Dataset rows:
------

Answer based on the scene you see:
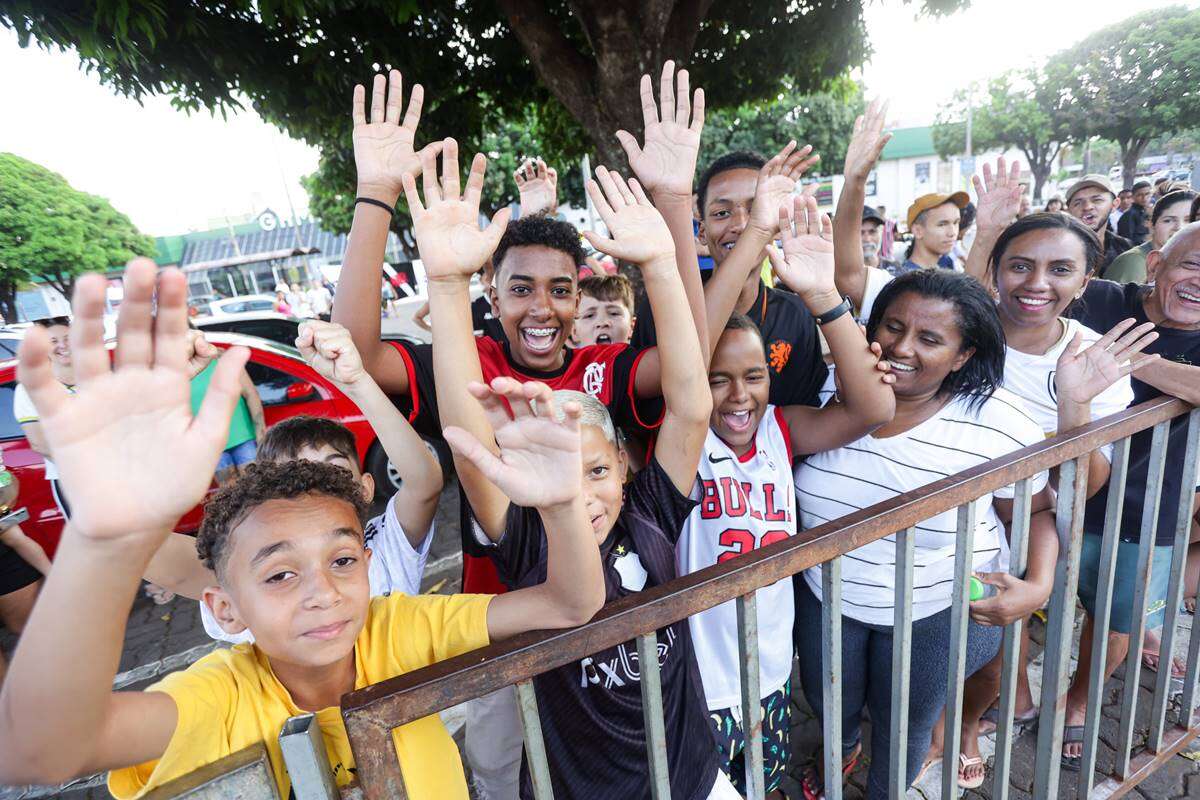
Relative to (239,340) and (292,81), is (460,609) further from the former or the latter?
(292,81)

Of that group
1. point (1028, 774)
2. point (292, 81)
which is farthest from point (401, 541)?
point (292, 81)

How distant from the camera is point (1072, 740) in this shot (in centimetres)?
229

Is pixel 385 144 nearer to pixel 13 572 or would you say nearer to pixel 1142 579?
pixel 1142 579

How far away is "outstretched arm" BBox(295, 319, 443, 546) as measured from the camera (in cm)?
147

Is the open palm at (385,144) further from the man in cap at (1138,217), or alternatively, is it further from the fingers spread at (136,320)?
the man in cap at (1138,217)

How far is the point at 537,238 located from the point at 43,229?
29.3 metres

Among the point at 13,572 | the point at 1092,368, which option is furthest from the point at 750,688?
the point at 13,572

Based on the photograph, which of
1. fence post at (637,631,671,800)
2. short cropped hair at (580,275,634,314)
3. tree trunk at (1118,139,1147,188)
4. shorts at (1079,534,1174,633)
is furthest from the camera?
tree trunk at (1118,139,1147,188)

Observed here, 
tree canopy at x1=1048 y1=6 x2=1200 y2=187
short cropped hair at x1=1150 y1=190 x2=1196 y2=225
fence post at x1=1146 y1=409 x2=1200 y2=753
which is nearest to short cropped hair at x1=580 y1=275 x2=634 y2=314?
fence post at x1=1146 y1=409 x2=1200 y2=753

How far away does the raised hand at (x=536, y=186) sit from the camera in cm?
279

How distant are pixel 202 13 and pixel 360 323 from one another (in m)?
3.98

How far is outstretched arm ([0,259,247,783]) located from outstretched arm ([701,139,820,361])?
4.51ft

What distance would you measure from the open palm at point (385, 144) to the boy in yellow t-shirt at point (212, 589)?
95 cm

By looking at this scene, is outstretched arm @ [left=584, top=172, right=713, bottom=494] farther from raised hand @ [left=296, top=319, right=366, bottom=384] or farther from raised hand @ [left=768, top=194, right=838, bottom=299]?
raised hand @ [left=296, top=319, right=366, bottom=384]
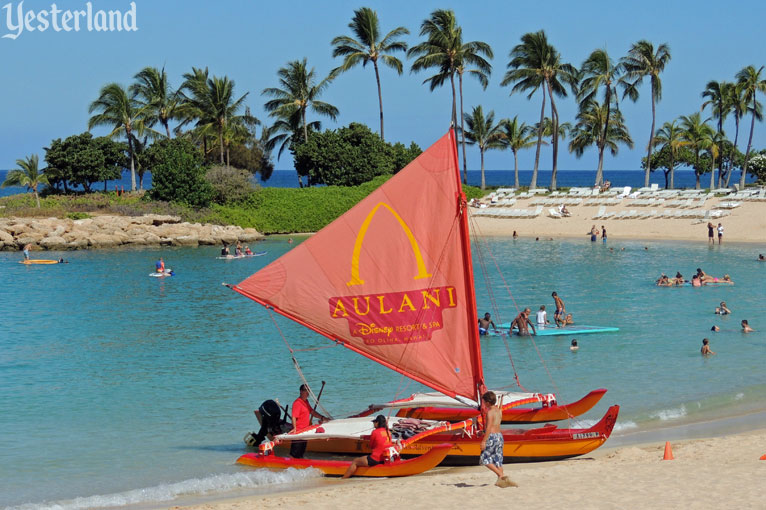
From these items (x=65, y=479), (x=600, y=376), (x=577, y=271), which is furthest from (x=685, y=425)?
(x=577, y=271)

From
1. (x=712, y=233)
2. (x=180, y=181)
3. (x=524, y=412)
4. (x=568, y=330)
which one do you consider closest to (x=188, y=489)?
(x=524, y=412)

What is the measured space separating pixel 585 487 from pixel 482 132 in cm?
8915

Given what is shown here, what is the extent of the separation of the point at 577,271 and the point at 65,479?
38.5m

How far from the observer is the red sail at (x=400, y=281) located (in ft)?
52.6

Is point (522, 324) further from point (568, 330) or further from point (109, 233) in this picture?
point (109, 233)

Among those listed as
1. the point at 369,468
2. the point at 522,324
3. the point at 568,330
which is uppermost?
the point at 522,324

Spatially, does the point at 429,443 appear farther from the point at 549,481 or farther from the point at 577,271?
the point at 577,271

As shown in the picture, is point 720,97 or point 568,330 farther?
point 720,97

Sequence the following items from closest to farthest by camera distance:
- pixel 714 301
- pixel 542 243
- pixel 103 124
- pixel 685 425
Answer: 1. pixel 685 425
2. pixel 714 301
3. pixel 542 243
4. pixel 103 124

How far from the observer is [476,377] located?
16625 mm

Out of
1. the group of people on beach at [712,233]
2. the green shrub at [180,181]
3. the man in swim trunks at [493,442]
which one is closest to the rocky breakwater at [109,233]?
Answer: the green shrub at [180,181]

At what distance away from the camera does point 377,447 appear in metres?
16.0

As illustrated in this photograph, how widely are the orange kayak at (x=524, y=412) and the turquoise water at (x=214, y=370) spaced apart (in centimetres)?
111

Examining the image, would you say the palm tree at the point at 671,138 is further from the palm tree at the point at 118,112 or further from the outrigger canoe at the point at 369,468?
the outrigger canoe at the point at 369,468
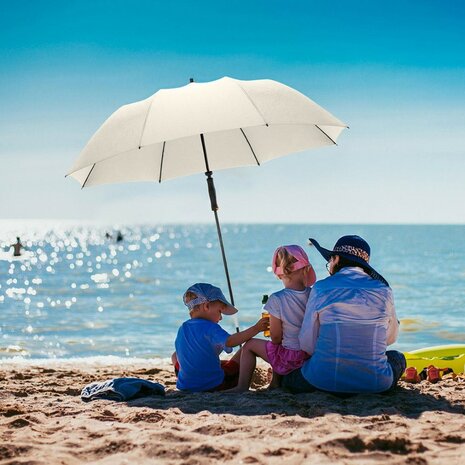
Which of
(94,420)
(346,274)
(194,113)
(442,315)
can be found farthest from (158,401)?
(442,315)

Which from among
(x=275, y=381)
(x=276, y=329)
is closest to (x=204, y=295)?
(x=276, y=329)

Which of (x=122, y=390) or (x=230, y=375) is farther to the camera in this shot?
(x=230, y=375)

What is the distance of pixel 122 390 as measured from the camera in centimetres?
532

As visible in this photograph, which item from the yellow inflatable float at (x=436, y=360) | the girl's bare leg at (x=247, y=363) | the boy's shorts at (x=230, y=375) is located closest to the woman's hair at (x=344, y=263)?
the girl's bare leg at (x=247, y=363)

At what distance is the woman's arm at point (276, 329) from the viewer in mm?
5203

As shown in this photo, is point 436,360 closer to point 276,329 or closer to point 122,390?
point 276,329

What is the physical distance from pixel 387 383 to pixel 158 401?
1.75 meters

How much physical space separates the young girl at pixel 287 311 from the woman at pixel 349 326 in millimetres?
207

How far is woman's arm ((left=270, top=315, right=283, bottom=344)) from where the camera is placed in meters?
5.20

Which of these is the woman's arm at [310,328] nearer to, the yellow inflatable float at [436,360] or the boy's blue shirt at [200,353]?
the boy's blue shirt at [200,353]

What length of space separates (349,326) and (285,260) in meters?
0.72

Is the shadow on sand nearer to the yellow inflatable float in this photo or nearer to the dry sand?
the dry sand

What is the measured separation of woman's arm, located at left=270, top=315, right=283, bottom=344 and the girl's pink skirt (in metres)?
0.06

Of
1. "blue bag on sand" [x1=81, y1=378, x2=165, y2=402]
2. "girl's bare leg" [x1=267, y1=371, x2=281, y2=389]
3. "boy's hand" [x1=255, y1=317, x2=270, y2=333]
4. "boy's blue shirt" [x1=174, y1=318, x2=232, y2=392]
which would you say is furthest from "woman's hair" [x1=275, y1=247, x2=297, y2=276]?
"blue bag on sand" [x1=81, y1=378, x2=165, y2=402]
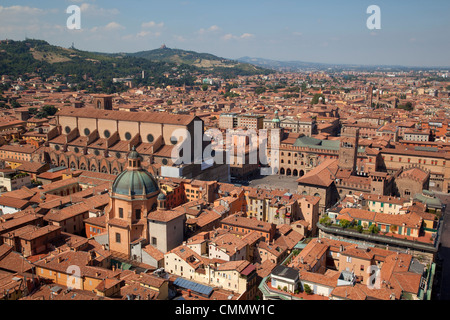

------

▶ DIRECTIVE: Locate each line in the material that contains the string "measured", and copy those lines. The match is case-sensitive.

▶ SOLUTION FOR THIS PROBLEM:
How far away is "outstretched arm" BBox(295, 319, 443, 546) as measured from the camera (in cm)?
What is the measured space separating pixel 585 487 from pixel 482 132 in cm?
What is the distance of pixel 122 390 as measured from the camera in centimetres?
What is the measured separation of woman's arm, located at left=270, top=315, right=283, bottom=344 and the girl's pink skirt (in metres)?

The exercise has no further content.